WORK TO COMPLETE: Make an exact copy of the records below. Include every line.

━━━━━ DATA FOR ANALYSIS ━━━━━

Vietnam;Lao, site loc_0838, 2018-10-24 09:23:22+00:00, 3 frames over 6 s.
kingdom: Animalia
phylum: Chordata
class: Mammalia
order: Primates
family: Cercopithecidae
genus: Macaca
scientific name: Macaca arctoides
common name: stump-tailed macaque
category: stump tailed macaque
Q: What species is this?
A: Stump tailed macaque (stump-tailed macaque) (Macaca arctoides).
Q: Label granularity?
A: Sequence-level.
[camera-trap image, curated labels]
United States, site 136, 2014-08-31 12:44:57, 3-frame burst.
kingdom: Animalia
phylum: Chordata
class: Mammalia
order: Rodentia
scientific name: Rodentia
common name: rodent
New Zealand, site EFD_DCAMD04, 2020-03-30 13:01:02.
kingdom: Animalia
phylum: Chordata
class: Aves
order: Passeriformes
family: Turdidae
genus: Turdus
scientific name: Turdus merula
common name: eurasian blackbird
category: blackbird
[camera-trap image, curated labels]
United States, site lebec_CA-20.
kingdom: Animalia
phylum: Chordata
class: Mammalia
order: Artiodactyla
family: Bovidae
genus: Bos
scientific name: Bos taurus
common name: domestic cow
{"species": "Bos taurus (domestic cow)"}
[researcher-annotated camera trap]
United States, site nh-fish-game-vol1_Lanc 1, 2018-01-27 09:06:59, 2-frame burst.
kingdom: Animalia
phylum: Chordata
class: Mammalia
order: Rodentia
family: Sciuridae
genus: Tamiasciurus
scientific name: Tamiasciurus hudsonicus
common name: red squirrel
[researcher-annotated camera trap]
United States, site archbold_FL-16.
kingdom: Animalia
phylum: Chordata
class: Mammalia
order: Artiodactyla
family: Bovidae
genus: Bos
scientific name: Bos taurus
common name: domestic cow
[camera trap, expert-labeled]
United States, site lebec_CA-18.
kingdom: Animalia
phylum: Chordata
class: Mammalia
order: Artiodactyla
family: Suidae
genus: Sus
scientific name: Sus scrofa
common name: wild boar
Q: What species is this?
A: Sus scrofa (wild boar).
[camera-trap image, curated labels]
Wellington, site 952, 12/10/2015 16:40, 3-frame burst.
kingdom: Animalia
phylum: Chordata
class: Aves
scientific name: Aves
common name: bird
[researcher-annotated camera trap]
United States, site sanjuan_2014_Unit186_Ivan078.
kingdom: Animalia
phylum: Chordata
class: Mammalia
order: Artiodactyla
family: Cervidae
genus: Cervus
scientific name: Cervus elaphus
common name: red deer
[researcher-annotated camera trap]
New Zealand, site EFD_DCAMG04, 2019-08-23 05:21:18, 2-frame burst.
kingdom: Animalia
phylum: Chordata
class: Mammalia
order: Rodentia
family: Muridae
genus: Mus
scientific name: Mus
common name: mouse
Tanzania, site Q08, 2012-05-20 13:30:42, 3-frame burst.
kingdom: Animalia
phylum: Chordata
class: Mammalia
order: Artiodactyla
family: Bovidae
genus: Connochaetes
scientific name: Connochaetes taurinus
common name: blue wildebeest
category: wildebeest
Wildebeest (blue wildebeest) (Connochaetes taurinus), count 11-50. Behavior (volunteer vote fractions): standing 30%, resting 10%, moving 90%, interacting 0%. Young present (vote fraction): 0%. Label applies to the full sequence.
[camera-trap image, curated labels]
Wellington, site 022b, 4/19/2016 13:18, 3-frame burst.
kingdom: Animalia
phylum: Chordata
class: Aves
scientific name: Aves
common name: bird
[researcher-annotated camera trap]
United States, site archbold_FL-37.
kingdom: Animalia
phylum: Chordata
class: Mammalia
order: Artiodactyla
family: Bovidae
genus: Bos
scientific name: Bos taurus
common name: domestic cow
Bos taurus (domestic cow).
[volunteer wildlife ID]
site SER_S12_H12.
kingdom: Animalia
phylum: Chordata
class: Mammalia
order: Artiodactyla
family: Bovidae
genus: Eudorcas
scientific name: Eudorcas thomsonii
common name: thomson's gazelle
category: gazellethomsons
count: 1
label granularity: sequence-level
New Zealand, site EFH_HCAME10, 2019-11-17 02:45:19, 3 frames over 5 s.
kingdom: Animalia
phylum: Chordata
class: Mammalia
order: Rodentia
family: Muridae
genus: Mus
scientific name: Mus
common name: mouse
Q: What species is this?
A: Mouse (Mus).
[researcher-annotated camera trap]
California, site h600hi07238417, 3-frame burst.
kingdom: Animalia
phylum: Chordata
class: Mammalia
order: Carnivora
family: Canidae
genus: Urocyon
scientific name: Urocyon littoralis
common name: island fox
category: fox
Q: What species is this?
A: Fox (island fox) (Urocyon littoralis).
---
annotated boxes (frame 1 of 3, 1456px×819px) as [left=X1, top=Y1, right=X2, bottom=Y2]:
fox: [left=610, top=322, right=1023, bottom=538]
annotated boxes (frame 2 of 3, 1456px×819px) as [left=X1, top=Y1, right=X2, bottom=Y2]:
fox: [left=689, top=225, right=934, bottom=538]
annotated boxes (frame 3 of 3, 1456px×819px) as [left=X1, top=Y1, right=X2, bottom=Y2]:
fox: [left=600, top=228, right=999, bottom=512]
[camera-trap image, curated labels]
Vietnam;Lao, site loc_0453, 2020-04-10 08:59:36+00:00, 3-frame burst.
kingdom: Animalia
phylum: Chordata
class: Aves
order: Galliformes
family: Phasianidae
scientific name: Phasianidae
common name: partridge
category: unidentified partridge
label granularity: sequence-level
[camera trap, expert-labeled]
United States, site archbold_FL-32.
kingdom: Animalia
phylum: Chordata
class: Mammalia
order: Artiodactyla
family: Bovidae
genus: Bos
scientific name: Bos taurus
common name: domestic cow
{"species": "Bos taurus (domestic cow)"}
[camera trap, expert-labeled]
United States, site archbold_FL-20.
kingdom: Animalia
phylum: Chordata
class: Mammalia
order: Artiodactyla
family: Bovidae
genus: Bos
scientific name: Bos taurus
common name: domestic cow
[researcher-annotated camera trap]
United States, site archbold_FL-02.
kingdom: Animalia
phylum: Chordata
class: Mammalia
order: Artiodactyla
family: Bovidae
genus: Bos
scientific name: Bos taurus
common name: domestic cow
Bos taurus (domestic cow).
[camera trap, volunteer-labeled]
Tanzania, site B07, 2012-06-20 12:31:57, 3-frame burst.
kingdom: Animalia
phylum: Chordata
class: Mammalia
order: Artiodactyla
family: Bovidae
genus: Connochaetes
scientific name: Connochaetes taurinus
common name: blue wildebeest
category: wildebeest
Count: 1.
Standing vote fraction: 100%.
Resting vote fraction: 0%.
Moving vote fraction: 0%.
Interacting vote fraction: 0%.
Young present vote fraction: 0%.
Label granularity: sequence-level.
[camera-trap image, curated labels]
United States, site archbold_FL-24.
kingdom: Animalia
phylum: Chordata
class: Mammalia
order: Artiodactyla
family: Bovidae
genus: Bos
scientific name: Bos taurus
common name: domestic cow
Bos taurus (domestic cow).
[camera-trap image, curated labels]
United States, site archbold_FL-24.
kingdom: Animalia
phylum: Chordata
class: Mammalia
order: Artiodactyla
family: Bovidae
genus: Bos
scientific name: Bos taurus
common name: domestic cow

━━━━━

TASK RESPONSE:
Vietnam;Lao, site loc_0838, 2018-10-24 09:23:22+00:00, 3 frames over 6 s.
kingdom: Animalia
phylum: Chordata
class: Mammalia
order: Primates
family: Cercopithecidae
genus: Macaca
scientific name: Macaca arctoides
common name: stump-tailed macaque
category: stump tailed macaque
Q: What species is this?
A: Stump tailed macaque (stump-tailed macaque) (Macaca arctoides).
Q: Label granularity?
A: Sequence-level.
[camera-trap image, curated labels]
United States, site 136, 2014-08-31 12:44:57, 3-frame burst.
kingdom: Animalia
phylum: Chordata
class: Mammalia
order: Rodentia
scientific name: Rodentia
common name: rodent
New Zealand, site EFD_DCAMD04, 2020-03-30 13:01:02.
kingdom: Animalia
phylum: Chordata
class: Aves
order: Passeriformes
family: Turdidae
genus: Turdus
scientific name: Turdus merula
common name: eurasian blackbird
category: blackbird
[camera-trap image, curated labels]
United States, site lebec_CA-20.
kingdom: Animalia
phylum: Chordata
class: Mammalia
order: Artiodactyla
family: Bovidae
genus: Bos
scientific name: Bos taurus
common name: domestic cow
{"species": "Bos taurus (domestic cow)"}
[researcher-annotated camera trap]
United States, site nh-fish-game-vol1_Lanc 1, 2018-01-27 09:06:59, 2-frame burst.
kingdom: Animalia
phylum: Chordata
class: Mammalia
order: Rodentia
family: Sciuridae
genus: Tamiasciurus
scientific name: Tamiasciurus hudsonicus
common name: red squirrel
[researcher-annotated camera trap]
United States, site archbold_FL-16.
kingdom: Animalia
phylum: Chordata
class: Mammalia
order: Artiodactyla
family: Bovidae
genus: Bos
scientific name: Bos taurus
common name: domestic cow
[camera trap, expert-labeled]
United States, site lebec_CA-18.
kingdom: Animalia
phylum: Chordata
class: Mammalia
order: Artiodactyla
family: Suidae
genus: Sus
scientific name: Sus scrofa
common name: wild boar
Q: What species is this?
A: Sus scrofa (wild boar).
[camera-trap image, curated labels]
Wellington, site 952, 12/10/2015 16:40, 3-frame burst.
kingdom: Animalia
phylum: Chordata
class: Aves
scientific name: Aves
common name: bird
[researcher-annotated camera trap]
United States, site sanjuan_2014_Unit186_Ivan078.
kingdom: Animalia
phylum: Chordata
class: Mammalia
order: Artiodactyla
family: Cervidae
genus: Cervus
scientific name: Cervus elaphus
common name: red deer
[researcher-annotated camera trap]
New Zealand, site EFD_DCAMG04, 2019-08-23 05:21:18, 2-frame burst.
kingdom: Animalia
phylum: Chordata
class: Mammalia
order: Rodentia
family: Muridae
genus: Mus
scientific name: Mus
common name: mouse
Tanzania, site Q08, 2012-05-20 13:30:42, 3-frame burst.
kingdom: Animalia
phylum: Chordata
class: Mammalia
order: Artiodactyla
family: Bovidae
genus: Connochaetes
scientific name: Connochaetes taurinus
common name: blue wildebeest
category: wildebeest
Wildebeest (blue wildebeest) (Connochaetes taurinus), count 11-50. Behavior (volunteer vote fractions): standing 30%, resting 10%, moving 90%, interacting 0%. Young present (vote fraction): 0%. Label applies to the full sequence.
[camera-trap image, curated labels]
Wellington, site 022b, 4/19/2016 13:18, 3-frame burst.
kingdom: Animalia
phylum: Chordata
class: Aves
scientific name: Aves
common name: bird
[researcher-annotated camera trap]
United States, site archbold_FL-37.
kingdom: Animalia
phylum: Chordata
class: Mammalia
order: Artiodactyla
family: Bovidae
genus: Bos
scientific name: Bos taurus
common name: domestic cow
Bos taurus (domestic cow).
[volunteer wildlife ID]
site SER_S12_H12.
kingdom: Animalia
phylum: Chordata
class: Mammalia
order: Artiodactyla
family: Bovidae
genus: Eudorcas
scientific name: Eudorcas thomsonii
common name: thomson's gazelle
category: gazellethomsons
count: 1
label granularity: sequence-level
New Zealand, site EFH_HCAME10, 2019-11-17 02:45:19, 3 frames over 5 s.
kingdom: Animalia
phylum: Chordata
class: Mammalia
order: Rodentia
family: Muridae
genus: Mus
scientific name: Mus
common name: mouse
Q: What species is this?
A: Mouse (Mus).
[researcher-annotated camera trap]
California, site h600hi07238417, 3-frame burst.
kingdom: Animalia
phylum: Chordata
class: Mammalia
order: Carnivora
family: Canidae
genus: Urocyon
scientific name: Urocyon littoralis
common name: island fox
category: fox
Q: What species is this?
A: Fox (island fox) (Urocyon littoralis).
---
annotated boxes (frame 1 of 3, 1456px×819px) as [left=X1, top=Y1, right=X2, bottom=Y2]:
fox: [left=610, top=322, right=1023, bottom=538]
annotated boxes (frame 2 of 3, 1456px×819px) as [left=X1, top=Y1, right=X2, bottom=Y2]:
fox: [left=689, top=225, right=934, bottom=538]
annotated boxes (frame 3 of 3, 1456px×819px) as [left=X1, top=Y1, right=X2, bottom=Y2]:
fox: [left=600, top=228, right=999, bottom=512]
[camera-trap image, curated labels]
Vietnam;Lao, site loc_0453, 2020-04-10 08:59:36+00:00, 3-frame burst.
kingdom: Animalia
phylum: Chordata
class: Aves
order: Galliformes
family: Phasianidae
scientific name: Phasianidae
common name: partridge
category: unidentified partridge
label granularity: sequence-level
[camera trap, expert-labeled]
United States, site archbold_FL-32.
kingdom: Animalia
phylum: Chordata
class: Mammalia
order: Artiodactyla
family: Bovidae
genus: Bos
scientific name: Bos taurus
common name: domestic cow
{"species": "Bos taurus (domestic cow)"}
[camera trap, expert-labeled]
United States, site archbold_FL-20.
kingdom: Animalia
phylum: Chordata
class: Mammalia
order: Artiodactyla
family: Bovidae
genus: Bos
scientific name: Bos taurus
common name: domestic cow
[researcher-annotated camera trap]
United States, site archbold_FL-02.
kingdom: Animalia
phylum: Chordata
class: Mammalia
order: Artiodactyla
family: Bovidae
genus: Bos
scientific name: Bos taurus
common name: domestic cow
Bos taurus (domestic cow).
[camera trap, volunteer-labeled]
Tanzania, site B07, 2012-06-20 12:31:57, 3-frame burst.
kingdom: Animalia
phylum: Chordata
class: Mammalia
order: Artiodactyla
family: Bovidae
genus: Connochaetes
scientific name: Connochaetes taurinus
common name: blue wildebeest
category: wildebeest
Count: 1.
Standing vote fraction: 100%.
Resting vote fraction: 0%.
Moving vote fraction: 0%.
Interacting vote fraction: 0%.
Young present vote fraction: 0%.
Label granularity: sequence-level.
[camera-trap image, curated labels]
United States, site archbold_FL-24.
kingdom: Animalia
phylum: Chordata
class: Mammalia
order: Artiodactyla
family: Bovidae
genus: Bos
scientific name: Bos taurus
common name: domestic cow
Bos taurus (domestic cow).
[camera-trap image, curated labels]
United States, site archbold_FL-24.
kingdom: Animalia
phylum: Chordata
class: Mammalia
order: Artiodactyla
family: Bovidae
genus: Bos
scientific name: Bos taurus
common name: domestic cow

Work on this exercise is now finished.